Alors que les grandes tragédies de l’histoire ont inspiré des chefs-d’œuvre du septième art, la pandémie de Covid-19 peine à trouver sa place sur les écrans. Pas de grande fresque, pas de récit fondateur. Un silence étonnant face à un événement universel.
Le cinéma, mémoire des grandes tragédies
Depuis toujours, le cinéma transforme les drames collectifs en récits puissants, donnant forme aux menaces et incarnant les combats d’une époque.
La Seconde Guerre mondiale a donné naissance à La Liste de Schindler, Le Pianiste ou Il faut sauver le soldat Ryan. Le 11-Septembre a inspiré Vol 93 ou World Trade Center. Le sida, autre crise sanitaire mondiale, a trouvé un écho profond dans Philadelphia, 120 battements par minute, Angels in America ou Les Nuits fauves.

> [Objectif de l’exercice]: Mettez à jour le texte étudié en commençant à « Le cinéma, mémoire » et en terminant à « Les Nuits fauves. », puis remplacez « drames collectifs » par « catastrophes collectives ». Les données ne servent pas à ce travail.

> [Données fournies]:

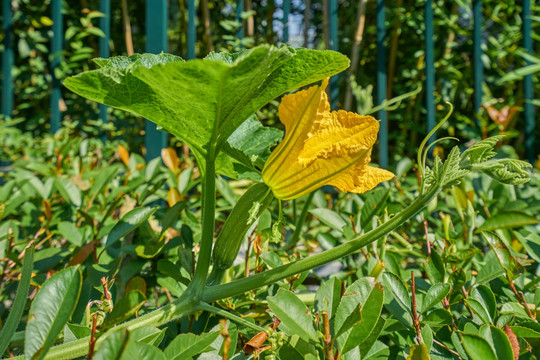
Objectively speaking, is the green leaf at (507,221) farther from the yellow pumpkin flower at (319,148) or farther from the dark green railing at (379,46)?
the dark green railing at (379,46)

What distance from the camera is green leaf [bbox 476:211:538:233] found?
2.29ft

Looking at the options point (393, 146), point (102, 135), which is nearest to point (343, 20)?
point (393, 146)

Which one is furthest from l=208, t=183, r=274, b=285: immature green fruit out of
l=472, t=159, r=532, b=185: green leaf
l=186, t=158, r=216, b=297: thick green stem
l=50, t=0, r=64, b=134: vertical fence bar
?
l=50, t=0, r=64, b=134: vertical fence bar

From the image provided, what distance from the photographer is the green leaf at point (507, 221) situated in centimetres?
70

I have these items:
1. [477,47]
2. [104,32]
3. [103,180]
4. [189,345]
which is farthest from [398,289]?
→ [104,32]

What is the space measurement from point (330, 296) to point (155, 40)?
1072mm

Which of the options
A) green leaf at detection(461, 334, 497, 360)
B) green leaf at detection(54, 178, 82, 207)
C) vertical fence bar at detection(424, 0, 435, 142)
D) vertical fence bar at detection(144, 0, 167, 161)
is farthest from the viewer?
vertical fence bar at detection(424, 0, 435, 142)

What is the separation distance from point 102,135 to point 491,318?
203 cm

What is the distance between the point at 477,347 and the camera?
418 mm

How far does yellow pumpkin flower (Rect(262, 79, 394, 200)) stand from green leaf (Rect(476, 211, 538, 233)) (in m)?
0.36

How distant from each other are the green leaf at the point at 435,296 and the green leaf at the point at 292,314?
0.16 meters

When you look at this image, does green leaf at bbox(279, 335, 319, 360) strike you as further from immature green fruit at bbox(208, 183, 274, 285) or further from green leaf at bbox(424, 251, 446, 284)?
green leaf at bbox(424, 251, 446, 284)

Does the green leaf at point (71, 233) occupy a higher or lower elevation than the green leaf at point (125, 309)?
lower

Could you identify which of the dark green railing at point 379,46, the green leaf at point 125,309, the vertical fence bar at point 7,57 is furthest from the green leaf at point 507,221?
the vertical fence bar at point 7,57
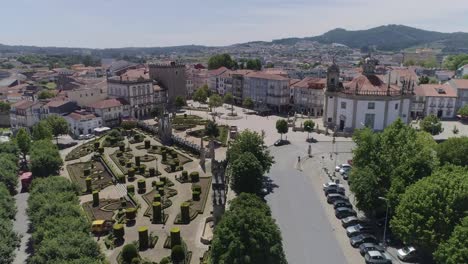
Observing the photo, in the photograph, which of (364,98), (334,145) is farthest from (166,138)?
(364,98)

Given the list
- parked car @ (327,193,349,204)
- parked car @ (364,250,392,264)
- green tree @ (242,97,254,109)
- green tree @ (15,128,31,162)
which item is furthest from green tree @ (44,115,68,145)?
parked car @ (364,250,392,264)

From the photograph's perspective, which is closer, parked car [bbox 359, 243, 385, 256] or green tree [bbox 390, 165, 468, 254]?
green tree [bbox 390, 165, 468, 254]

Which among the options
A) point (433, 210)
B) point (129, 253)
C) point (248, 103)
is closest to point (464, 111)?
point (248, 103)

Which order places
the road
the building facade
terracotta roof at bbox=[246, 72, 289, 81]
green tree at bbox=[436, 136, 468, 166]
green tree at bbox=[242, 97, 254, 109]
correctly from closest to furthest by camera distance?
the road, green tree at bbox=[436, 136, 468, 166], terracotta roof at bbox=[246, 72, 289, 81], green tree at bbox=[242, 97, 254, 109], the building facade

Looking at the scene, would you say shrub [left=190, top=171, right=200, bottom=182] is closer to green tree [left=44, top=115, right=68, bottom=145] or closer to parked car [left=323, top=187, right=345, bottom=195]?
parked car [left=323, top=187, right=345, bottom=195]

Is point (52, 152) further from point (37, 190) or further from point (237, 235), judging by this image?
point (237, 235)

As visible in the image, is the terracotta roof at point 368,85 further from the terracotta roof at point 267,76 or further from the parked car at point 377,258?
the parked car at point 377,258
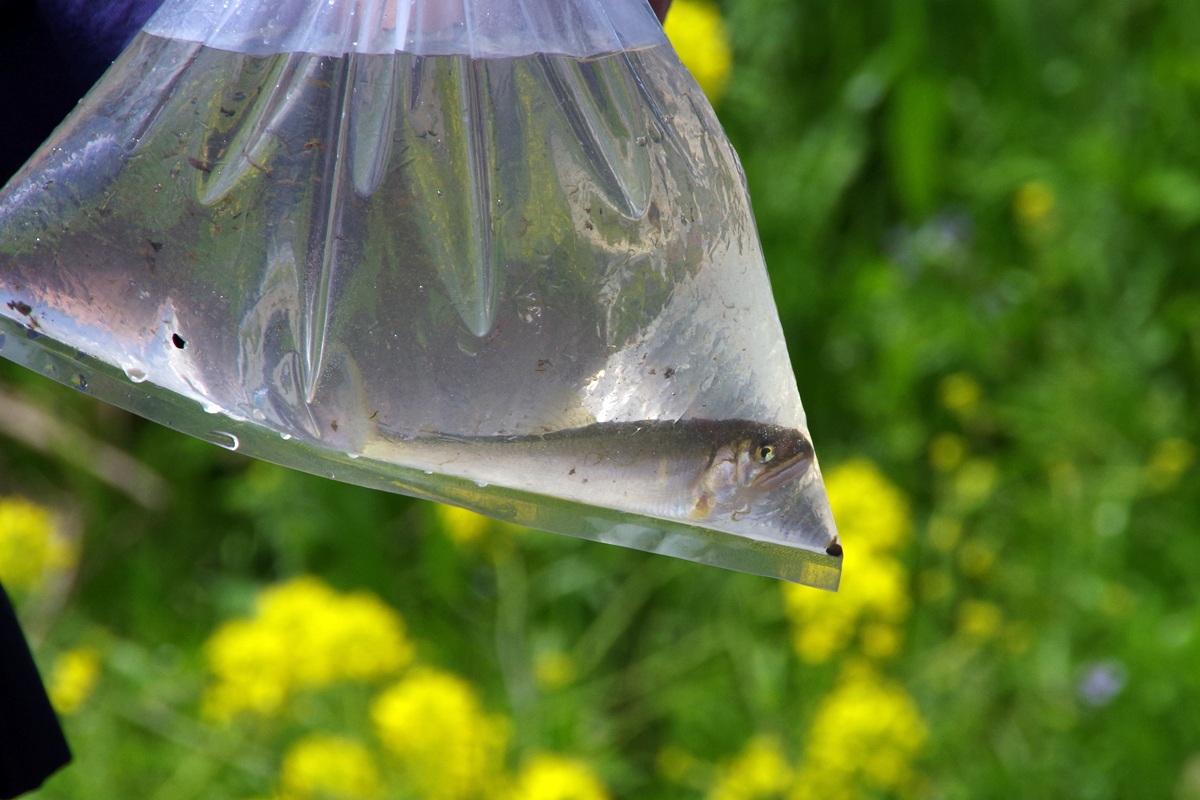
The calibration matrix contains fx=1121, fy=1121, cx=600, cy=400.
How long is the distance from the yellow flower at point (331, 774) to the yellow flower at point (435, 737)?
0.04m

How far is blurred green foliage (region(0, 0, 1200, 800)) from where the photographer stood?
1374mm

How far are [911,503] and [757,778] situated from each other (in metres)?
0.67

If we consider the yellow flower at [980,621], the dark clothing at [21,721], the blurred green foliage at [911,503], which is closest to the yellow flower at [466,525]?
the blurred green foliage at [911,503]

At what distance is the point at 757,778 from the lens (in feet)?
3.97

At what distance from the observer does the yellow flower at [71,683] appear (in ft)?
4.33

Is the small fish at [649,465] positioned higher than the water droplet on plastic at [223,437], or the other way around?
the water droplet on plastic at [223,437]

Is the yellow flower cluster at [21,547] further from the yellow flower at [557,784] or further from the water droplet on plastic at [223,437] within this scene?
the water droplet on plastic at [223,437]

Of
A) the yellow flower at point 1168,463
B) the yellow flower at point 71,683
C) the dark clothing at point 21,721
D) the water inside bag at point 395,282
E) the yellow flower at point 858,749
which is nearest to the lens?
the water inside bag at point 395,282

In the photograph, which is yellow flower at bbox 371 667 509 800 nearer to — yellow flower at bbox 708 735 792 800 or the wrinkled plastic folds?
yellow flower at bbox 708 735 792 800

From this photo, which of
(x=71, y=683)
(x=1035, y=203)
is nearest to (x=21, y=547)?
(x=71, y=683)

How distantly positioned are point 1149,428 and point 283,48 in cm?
148

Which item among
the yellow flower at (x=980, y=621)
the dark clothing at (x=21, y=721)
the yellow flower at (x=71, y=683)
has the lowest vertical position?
the yellow flower at (x=980, y=621)

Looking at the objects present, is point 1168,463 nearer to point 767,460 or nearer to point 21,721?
point 767,460

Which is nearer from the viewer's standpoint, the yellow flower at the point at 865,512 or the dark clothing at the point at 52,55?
the dark clothing at the point at 52,55
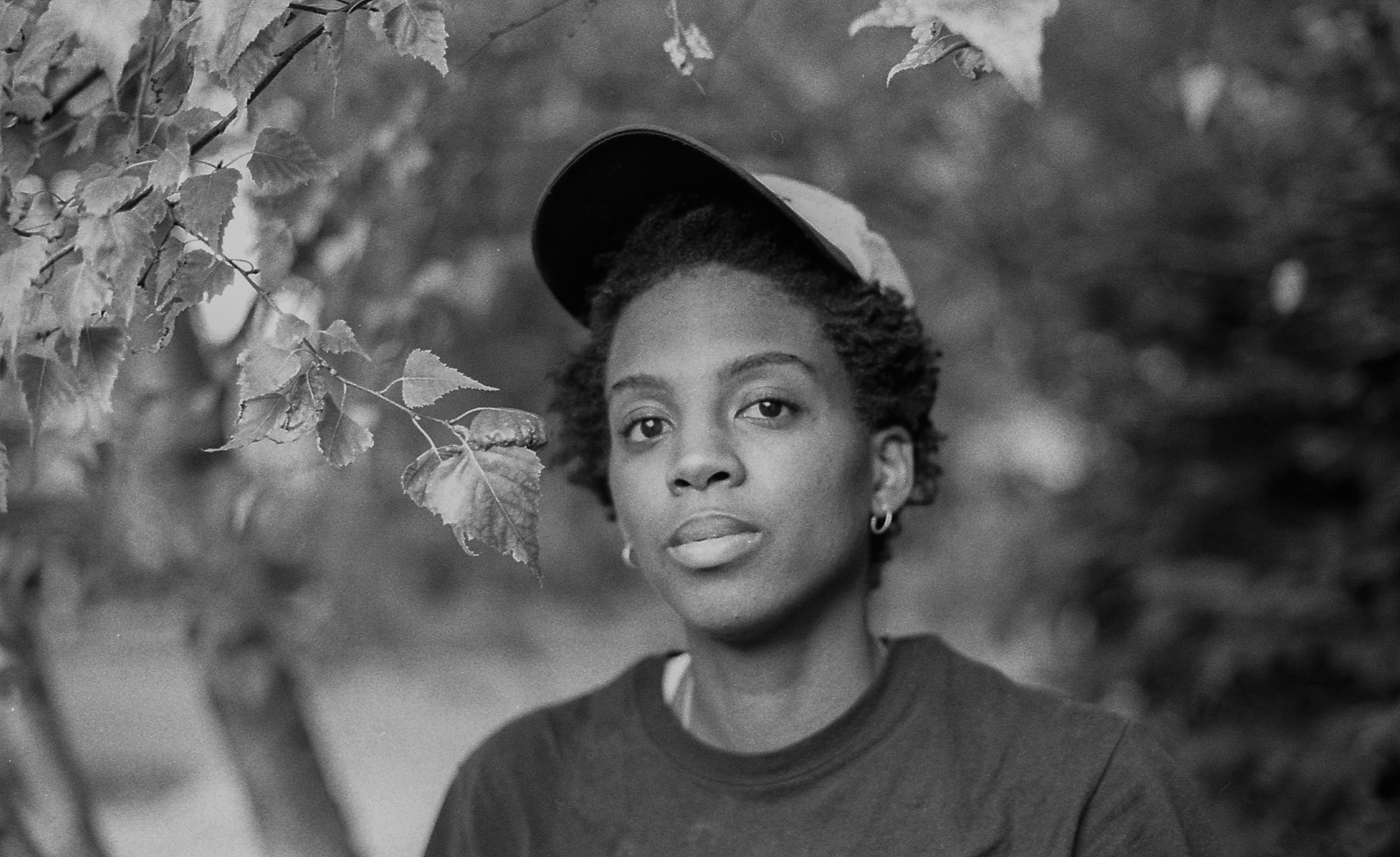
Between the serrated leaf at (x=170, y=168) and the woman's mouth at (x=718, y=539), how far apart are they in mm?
751

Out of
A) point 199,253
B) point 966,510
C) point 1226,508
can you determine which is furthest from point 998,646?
point 199,253

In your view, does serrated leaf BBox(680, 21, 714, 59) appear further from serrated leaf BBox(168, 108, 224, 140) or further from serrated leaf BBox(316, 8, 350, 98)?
Answer: serrated leaf BBox(168, 108, 224, 140)

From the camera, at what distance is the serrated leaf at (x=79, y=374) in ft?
5.05

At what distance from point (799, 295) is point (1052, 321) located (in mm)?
2953

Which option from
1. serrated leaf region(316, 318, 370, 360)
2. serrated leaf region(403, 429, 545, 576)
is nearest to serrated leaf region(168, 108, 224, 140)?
serrated leaf region(316, 318, 370, 360)

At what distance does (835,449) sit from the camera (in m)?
1.99

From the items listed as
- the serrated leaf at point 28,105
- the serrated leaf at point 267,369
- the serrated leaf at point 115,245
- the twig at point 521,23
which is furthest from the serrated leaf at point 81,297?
the twig at point 521,23

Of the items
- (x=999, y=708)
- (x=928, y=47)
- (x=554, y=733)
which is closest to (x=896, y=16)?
(x=928, y=47)

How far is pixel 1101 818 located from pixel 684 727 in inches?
22.6

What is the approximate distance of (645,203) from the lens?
7.03 ft

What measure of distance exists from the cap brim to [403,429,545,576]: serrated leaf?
61 centimetres

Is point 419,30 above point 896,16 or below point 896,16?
above

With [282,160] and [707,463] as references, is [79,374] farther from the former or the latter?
[707,463]

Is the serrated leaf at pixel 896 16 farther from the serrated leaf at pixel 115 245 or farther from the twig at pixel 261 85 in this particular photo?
the serrated leaf at pixel 115 245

> [Solution du problème]:
Le cinéma, mémoire des grandes tragédies
Depuis toujours, le cinéma transforme les catastrophes collectives en récits puissants, donnant forme aux menaces et incarnant les combats d’une époque.
La Seconde Guerre mondiale a donné naissance à La Liste de Schindler, Le Pianiste ou Il faut sauver le soldat Ryan. Le 11-Septembre a inspiré Vol 93 ou World Trade Center. Le sida, autre crise sanitaire mondiale, a trouvé un écho profond dans Philadelphia, 120 battements par minute, Angels in America ou Les Nuits fauves.